EDF dans la tourmente

La centrale nucléaire de Chooz, où des réacteurs sont à l'arrêt à cause de problèmes de corrosion sur les circuits de sécurité.

Dix réacteurs nucléaires à l’arrêt et coup de massue du gouvernement : le premier groupe européen de production d’électricité vit un hiver des plus difficiles.

Enchaînement de mauvaises nouvelles pour EDF. L’entreprise française de production et de distribution d’électricité rencontre des difficultés en cascade en ce début d’année. Le gouvernement lui a d’abord imposé de vendre de l’électricité à perte à ses concurrents. Des défauts de corrosion ont été détectés sur plusieurs réacteurs nucléaires, entraînant leur mise à l’arrêt. Enfin, l’action du groupe (dont l’État détient 84 % du capital) a chuté de près 15 % le 14 janvier.

Que s’est-il passé ? Fin septembre, en pleine période de flambée du prix du gaz, le Premier ministre, Jean Castex, a annoncé sur le plateau du 20 heures de TF1 que le gouvernement allait limiter la hausse du prix de l’électricité à 4 % maximum, à partir du mois de février 2022. Un « bouclier tarifaire » pour éviter que les factures des Français n’explosent pendant l’hiver. Sans pour autant mettre en œuvre des mesures de réduction de la consommation énergétique.

Afin de tenir cette promesse, le gouvernement a décidé de réduire le montant de la taxe sur l’électricité. Celle-ci, habituellement d’un montant de 22,50 euros par mégawattheure (MWh), a été abaissée à cinquante centimes [1]. «  [Cela] représente une perte fiscale pour l’État de 8 milliards d’euros », a affirmé le ministre de l’Économie, Bruno Le Maire, au journal Le Parisien.

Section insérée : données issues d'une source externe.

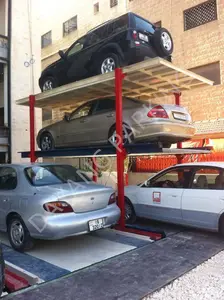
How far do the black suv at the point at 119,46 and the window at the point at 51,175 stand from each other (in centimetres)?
264

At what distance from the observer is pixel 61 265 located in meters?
4.62

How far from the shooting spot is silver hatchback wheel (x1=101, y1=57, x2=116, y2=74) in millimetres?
7229

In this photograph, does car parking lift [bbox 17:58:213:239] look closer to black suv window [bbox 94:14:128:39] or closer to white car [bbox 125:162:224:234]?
white car [bbox 125:162:224:234]

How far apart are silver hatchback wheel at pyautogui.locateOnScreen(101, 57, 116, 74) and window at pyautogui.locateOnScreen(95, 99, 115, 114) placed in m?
0.70

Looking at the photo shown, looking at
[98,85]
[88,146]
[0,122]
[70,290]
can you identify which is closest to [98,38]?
[98,85]

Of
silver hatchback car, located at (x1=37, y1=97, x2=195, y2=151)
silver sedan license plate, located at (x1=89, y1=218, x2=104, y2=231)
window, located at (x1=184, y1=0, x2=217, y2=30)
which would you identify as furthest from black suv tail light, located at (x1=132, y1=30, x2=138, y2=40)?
window, located at (x1=184, y1=0, x2=217, y2=30)

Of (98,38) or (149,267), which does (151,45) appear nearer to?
(98,38)

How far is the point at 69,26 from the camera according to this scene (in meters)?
21.5

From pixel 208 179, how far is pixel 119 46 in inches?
137

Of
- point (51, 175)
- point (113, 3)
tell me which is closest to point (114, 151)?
point (51, 175)

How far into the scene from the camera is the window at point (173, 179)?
6.28 meters

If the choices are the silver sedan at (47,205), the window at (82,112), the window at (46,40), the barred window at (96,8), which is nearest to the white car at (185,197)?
the silver sedan at (47,205)

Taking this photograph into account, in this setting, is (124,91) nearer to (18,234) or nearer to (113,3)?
(18,234)

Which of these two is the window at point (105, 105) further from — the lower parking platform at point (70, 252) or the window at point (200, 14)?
the window at point (200, 14)
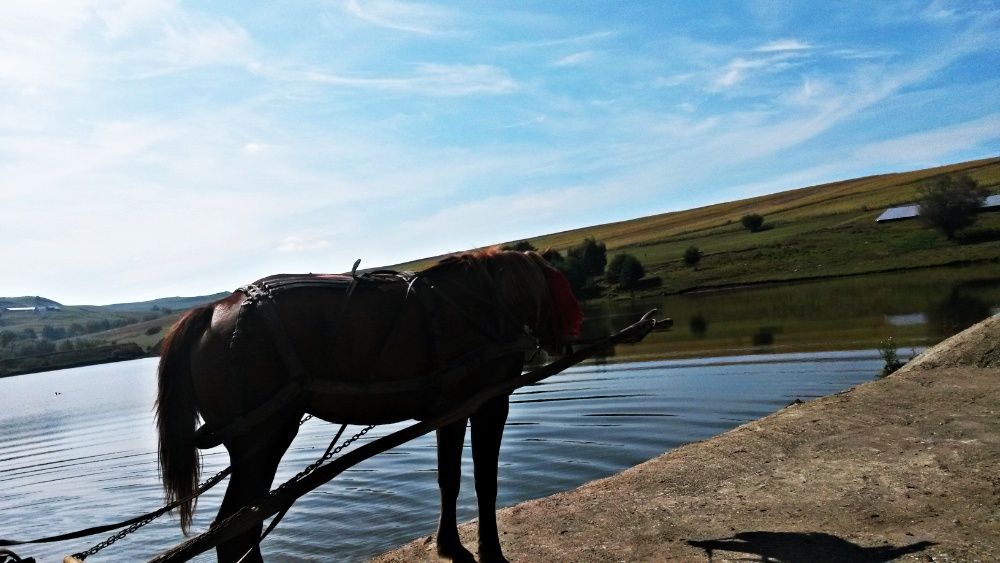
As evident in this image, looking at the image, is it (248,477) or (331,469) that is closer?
(248,477)

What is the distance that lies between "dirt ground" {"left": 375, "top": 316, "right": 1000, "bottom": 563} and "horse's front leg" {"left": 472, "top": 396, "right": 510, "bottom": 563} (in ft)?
1.37

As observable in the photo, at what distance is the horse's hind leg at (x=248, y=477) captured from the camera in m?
4.32

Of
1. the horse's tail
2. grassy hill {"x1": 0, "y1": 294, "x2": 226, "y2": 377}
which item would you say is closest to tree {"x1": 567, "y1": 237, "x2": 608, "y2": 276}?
grassy hill {"x1": 0, "y1": 294, "x2": 226, "y2": 377}

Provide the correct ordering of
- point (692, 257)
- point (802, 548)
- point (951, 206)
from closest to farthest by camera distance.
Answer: point (802, 548), point (951, 206), point (692, 257)

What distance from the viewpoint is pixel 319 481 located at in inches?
175

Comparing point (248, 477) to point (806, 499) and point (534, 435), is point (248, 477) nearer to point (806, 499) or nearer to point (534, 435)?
point (806, 499)

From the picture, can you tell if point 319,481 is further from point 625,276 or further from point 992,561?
point 625,276

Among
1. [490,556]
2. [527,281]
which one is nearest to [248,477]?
[490,556]

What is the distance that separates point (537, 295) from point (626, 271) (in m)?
61.7

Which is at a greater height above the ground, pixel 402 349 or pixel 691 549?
pixel 402 349

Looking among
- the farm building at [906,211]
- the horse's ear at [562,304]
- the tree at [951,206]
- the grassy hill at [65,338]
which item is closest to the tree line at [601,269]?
the farm building at [906,211]

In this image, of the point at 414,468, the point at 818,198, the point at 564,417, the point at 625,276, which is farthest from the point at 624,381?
the point at 818,198

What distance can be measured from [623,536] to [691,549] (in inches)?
26.5

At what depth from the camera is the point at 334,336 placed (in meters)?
4.53
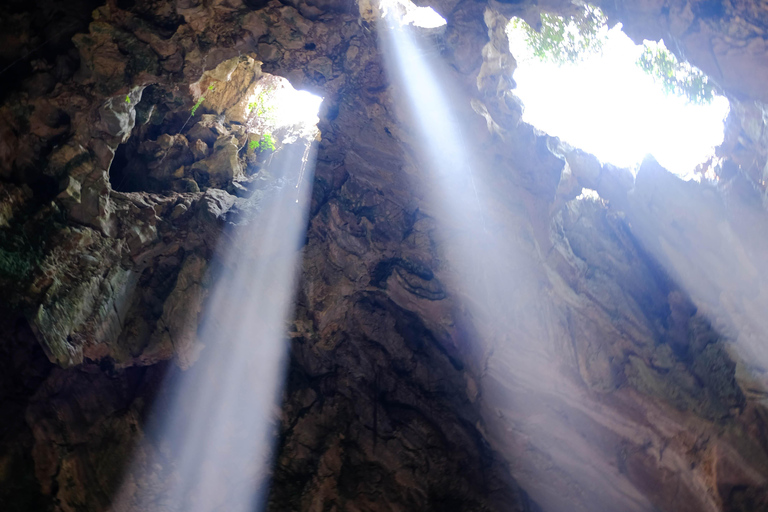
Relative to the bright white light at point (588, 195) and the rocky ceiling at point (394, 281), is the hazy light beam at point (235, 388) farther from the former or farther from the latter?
the bright white light at point (588, 195)

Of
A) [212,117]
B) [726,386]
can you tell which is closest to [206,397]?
[212,117]

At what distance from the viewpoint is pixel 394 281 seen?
947 centimetres

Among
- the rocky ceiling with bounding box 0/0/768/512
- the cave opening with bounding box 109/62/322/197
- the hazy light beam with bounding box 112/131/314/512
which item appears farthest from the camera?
the cave opening with bounding box 109/62/322/197

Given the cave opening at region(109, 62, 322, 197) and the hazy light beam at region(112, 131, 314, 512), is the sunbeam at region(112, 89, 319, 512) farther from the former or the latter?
the cave opening at region(109, 62, 322, 197)

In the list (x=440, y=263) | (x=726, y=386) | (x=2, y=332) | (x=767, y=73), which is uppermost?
(x=767, y=73)

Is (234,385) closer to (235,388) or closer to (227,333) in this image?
(235,388)

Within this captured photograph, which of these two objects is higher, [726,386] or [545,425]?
[726,386]

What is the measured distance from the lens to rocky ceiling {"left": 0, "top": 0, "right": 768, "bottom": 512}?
820 centimetres

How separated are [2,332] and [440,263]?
34.7 feet

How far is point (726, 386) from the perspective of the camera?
8.53 meters

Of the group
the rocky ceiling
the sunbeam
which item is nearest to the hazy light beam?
the sunbeam

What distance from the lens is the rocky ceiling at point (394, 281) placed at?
26.9ft

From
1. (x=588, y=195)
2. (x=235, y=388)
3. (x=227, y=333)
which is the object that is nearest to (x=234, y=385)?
(x=235, y=388)

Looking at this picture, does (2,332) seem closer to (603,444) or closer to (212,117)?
(212,117)
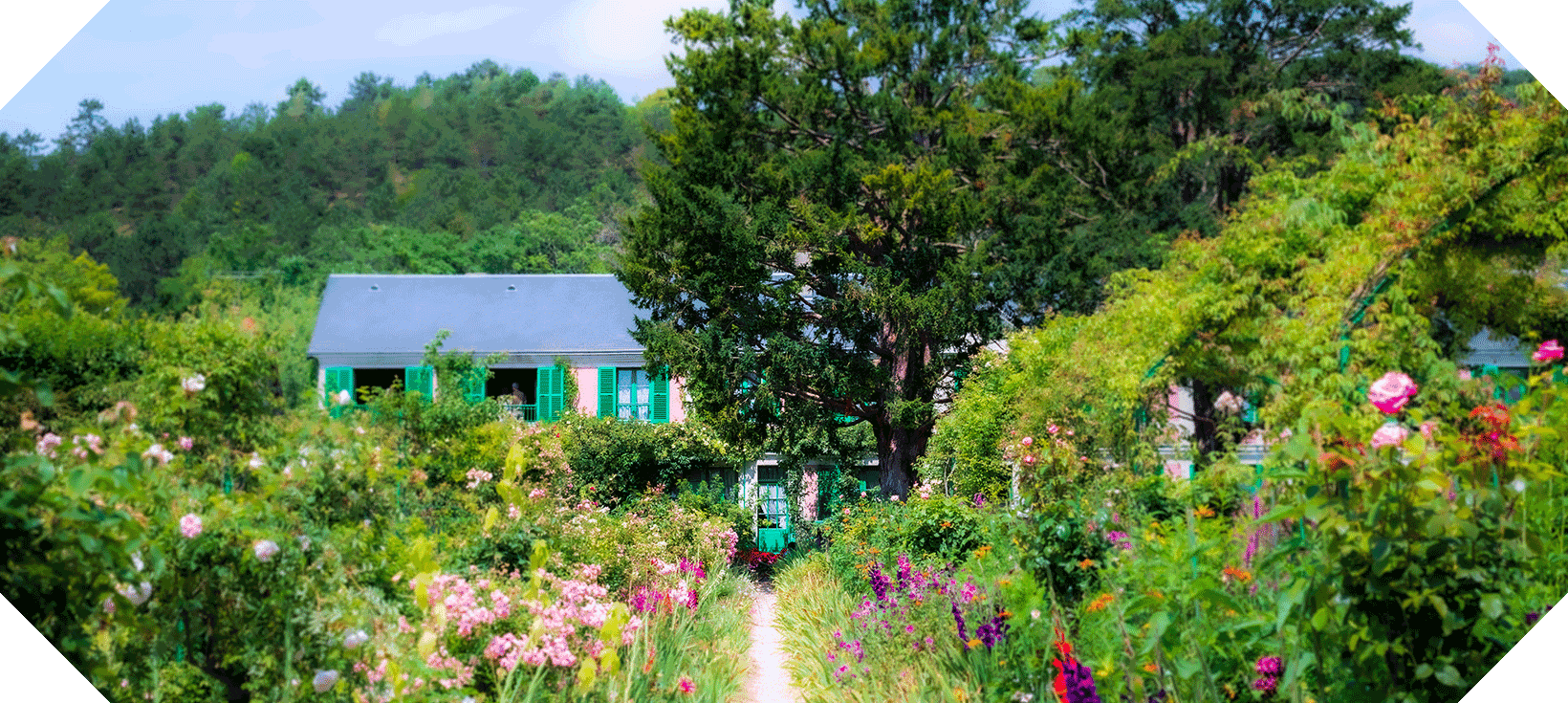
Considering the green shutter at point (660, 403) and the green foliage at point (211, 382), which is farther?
the green shutter at point (660, 403)

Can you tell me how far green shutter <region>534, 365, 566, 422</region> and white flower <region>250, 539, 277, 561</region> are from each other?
11.7 metres

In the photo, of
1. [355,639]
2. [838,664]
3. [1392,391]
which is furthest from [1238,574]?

EDF contraint de vendre à perte à ses concurrents

Mais « cette baisse [de la taxe sur l’électricité] n’était pas suffisante pour permettre de garantir [la limitation du prix à + 4 % maximum], a déclaré le 13 janvier la ministre de la Transition écologique, Barbara Pompili, au micro de LCI. Donc, nous avons décidé avec Bruno Le Maire de demander à EDF d’augmenter le volume d’électricité bon marché qu’ils vendent à leurs concurrents. »

Depuis la réforme de l’organisation du marché de l’électricité en 2010, EDF est obligé de vendre une partie de son électricité à ses rivaux — fournisseurs historiques comme alternatifs — à prix fixe. Ce dispositif s’appelle l’« accès régulé à l’électricité nucléaire historique » (Arenh). Il a été établi dans le but de favoriser la concurrence sur le marché français de l’énergie. La quantité d’électricité à prix fixe y est normalement limitée à 100 térawattheures (TWh) par an. Mais pour obtenir davantage d’électricité peu chère sur le marché, Barbara Pompili et Bruno Le Maire ont donc demandé à EDF d’augmenter ce volume, pour le faire passer « à titre exceptionnel » de 100 à 120 TWh.

EDF va donc devoir vendre, à perte, plus d’un cinquième de l’électricité qu’elle produit chaque année. Pour tenter de compenser l’effort financier, la Commission européenne a accepté de relever le prix fixe de vente de 42 à 46 €/MWh. Sachant que, sur le marché de gros de l’électricité, le tarif actuel d’un mégawattheure dépasse les 200 €… Dans un communiqué, EDF a estimé que cette obligation gouvernementale allait lui faire perdre entre 7,7 et 8,4 milliards d’euros.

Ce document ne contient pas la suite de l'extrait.